Nello stabilimento di Copparo nel ferrarese si fermano per otto ore gli operai che stanno entrando in mobilità. La solidarietà dei copparesi con loro in piazza. Fiom: "L'azienda ha un piano industriale? Non scherziamo fanno macelleria sociale"
La protesta degli operai Berco arriva fino al cuore del paese di Copparo. C’è voglia di gridare. Ma quello che si alza da piazza del Popolo è un peana, non un canto del cigno. “La battaglia è solo all’inizio” scandisce al megafono il segretario della Fiom ferrarese Mario Nardini. Sono in centinaia i manifestanti che hanno aderito allo sciopero di otto ore dello stabilimento della Berco di Copparo. Una mobilitazione decisa dopo l’annuncio a sorpresa dell’avvio della procedura di mobilità per 611 persone nei tre stabilimenti di Copparo (il maggiore centro metalmeccanico della regione, Imola e Castelfranco Veneto; manca all’appello Busano Canavese, prossimo alla chiusura). All’inizio il numero degli esuberi doveva essere solo un’ipotesi. Un’ipotesi da trattare sul tavolo del ministero di fronte al nuovo piano industriale dei vertici neoassunti dalla casa madre ThyssenKrupp, il vicepresidente Franco Tatò e l’amministratore delegato Lucia Morselli.
E, invece, alla vigilia dell’incontro, arriva il fermi tutti. I rappresentanti degli enti locali se ne possono stare a casa. La mobilità è già stata decisa, inaudita altera parte. Piano industriale? Nessuno ha visto niente, confermano i sindacati, gli unici presenti nella Capitale. Una decisione battezzata come “irresponsabile”, “un comportamento violento”, dallo stesso Mise, solito a esternazioni ben più diplomatiche. “Siamo di fronte a una società che vuole fare una cura dimagrante per poi vendersi al miglior offerente – rincara la dose Nardini, della Fiom di Ferrara -. Questa è gente che non gliene frega niente del territorio e ancor meno delle persone. Viene per fare macelleria sociale e, compiuta la missione, se ne va”.
Intanto il 30 aprile, tra pochi giorni, scadrà la cassa integrazione. Poi ci saranno i 75 giorni concessi dalla legge per trovare un accordo. Ma è ovvio che ora le basi sulle quali trattare sono alquanto differenti. “Una trattativa con esuberi da trattare è altra cosa rispetto a una trattativa con gli esuberi già decisi” conferma Nardini, che a questo punto deve fare di pessimismo virtù: “l’iniziale disponibilità al dialogo è stata solo una finta; ora salta fuori la vera faccia dei nostri interlocutori”.

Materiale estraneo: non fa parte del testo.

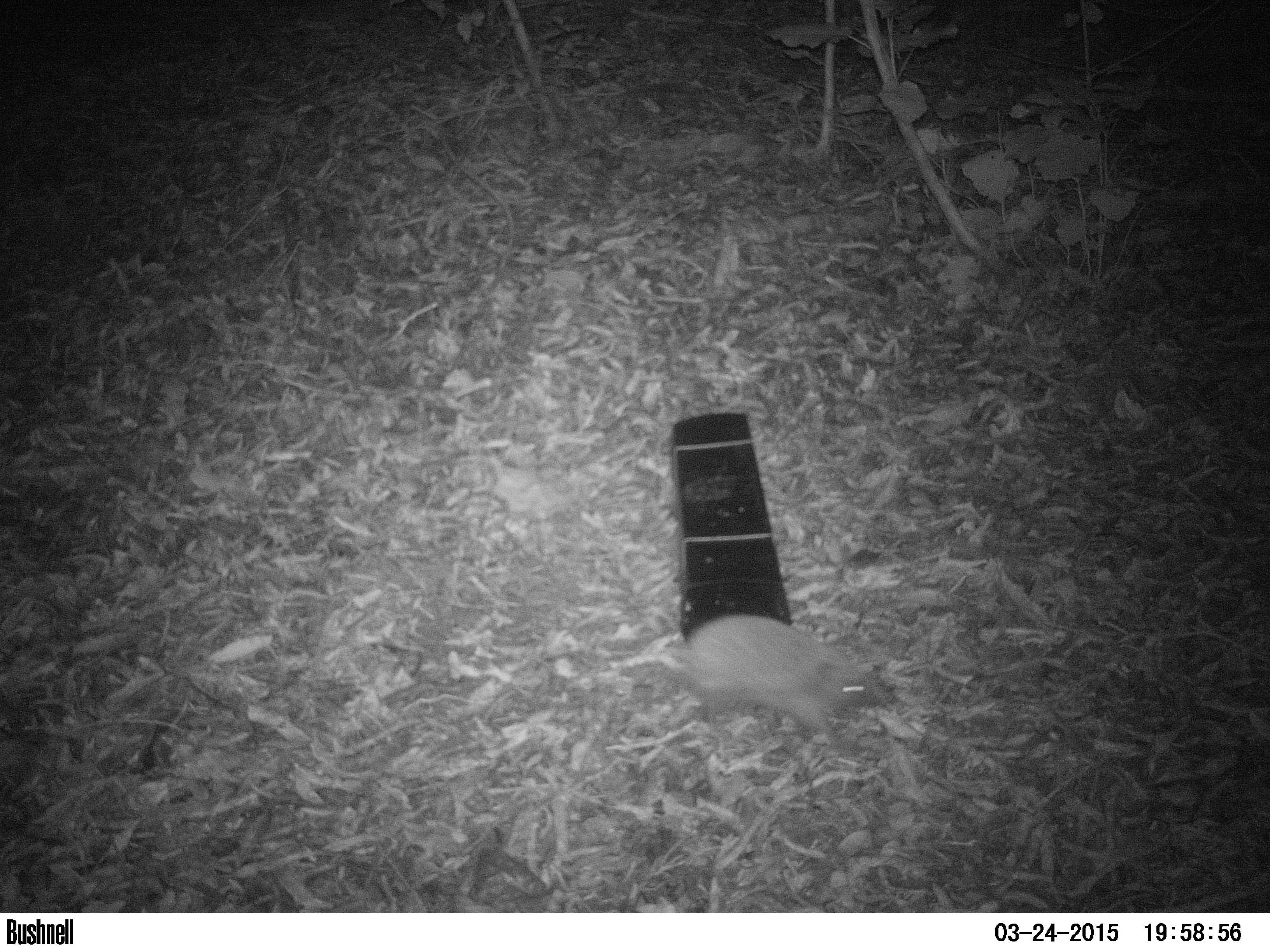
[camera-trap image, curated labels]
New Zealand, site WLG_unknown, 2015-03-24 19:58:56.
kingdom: Animalia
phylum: Chordata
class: Mammalia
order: Eulipotyphla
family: Erinaceidae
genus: Erinaceus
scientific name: Erinaceus europaeus europaeus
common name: european hedgehog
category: hedgehog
Hedgehog (european hedgehog) (Erinaceus europaeus europaeus).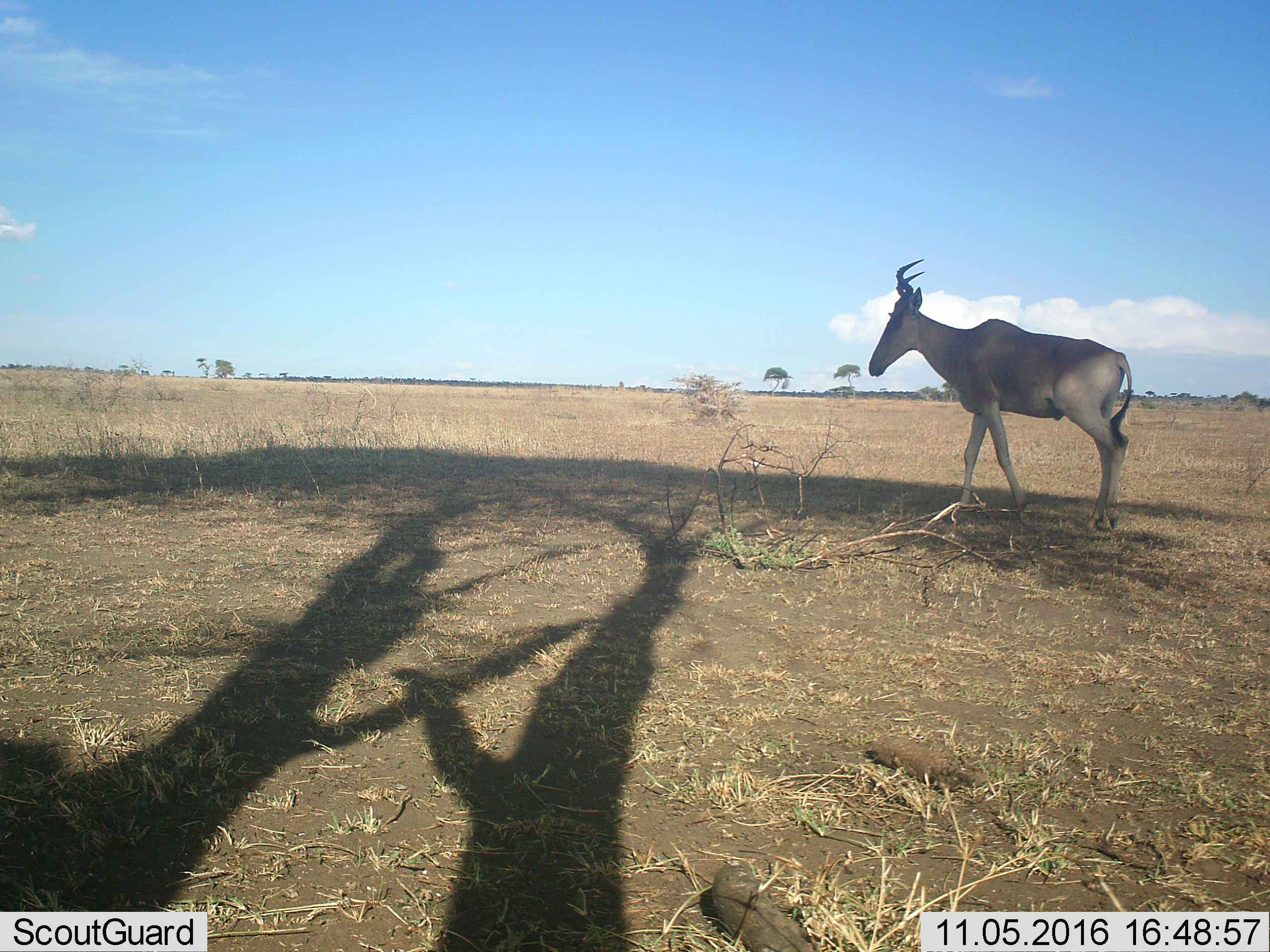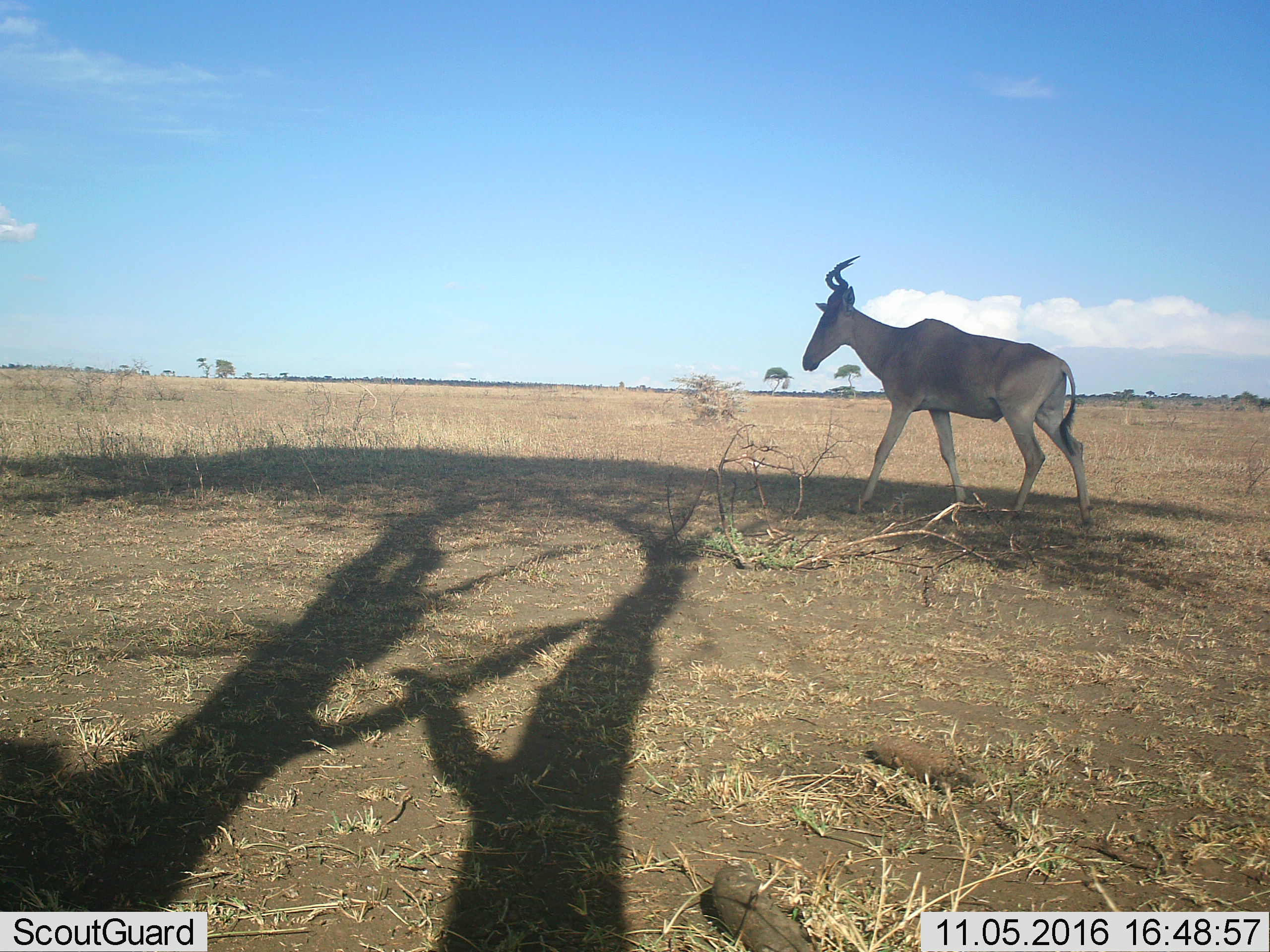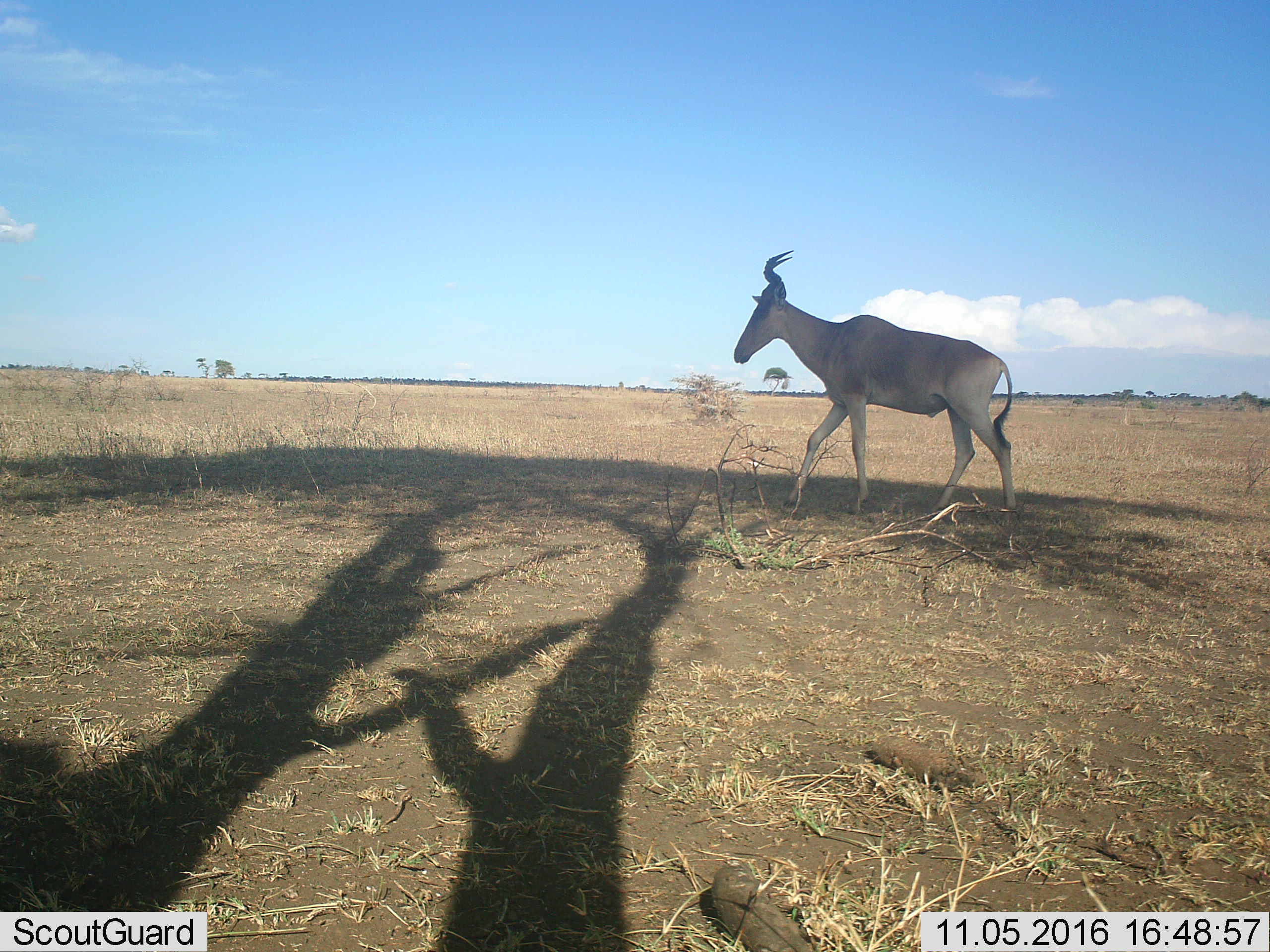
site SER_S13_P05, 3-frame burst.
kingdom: Animalia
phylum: Chordata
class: Mammalia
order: Artiodactyla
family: Bovidae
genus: Alcelaphus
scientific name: Alcelaphus buselaphus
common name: hartebeest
Hartebeest (Alcelaphus buselaphus), count 1. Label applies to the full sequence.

Interlocutori che a tutt’oggi non hanno fatto sapere nulla delle reali volontà del gruppo. Chiare sono invece le intenzioni dei lavoratori di Copparo: “Non mollare”. E per dimostrarlo, dopo il presidio di fronte allo stabilimento che fu leader mondiale nel settore dei cingolati, hanno marciato con una fila lunga e silenziosa fino al centro del paese. Quel paese che attraverso la Berco, fondata qui nel 1918, è cresciuto e ha prosperato. Poi gli anni bui. Latte Ala, Bbs Riva e Corte Bianca, altri baluardi dell’industria copparese, hanno chiuso. E ora la fabbrica simbolo che stringe la cinghia. Fino a soffocare 611 lavoratori.
E così in piazza del Popolo alla manifestazione si sono aggiunti tantissimi cittadini. Perché – lo spiega un anziano sotto al palco – sanno che “la Berco è anche nostra”.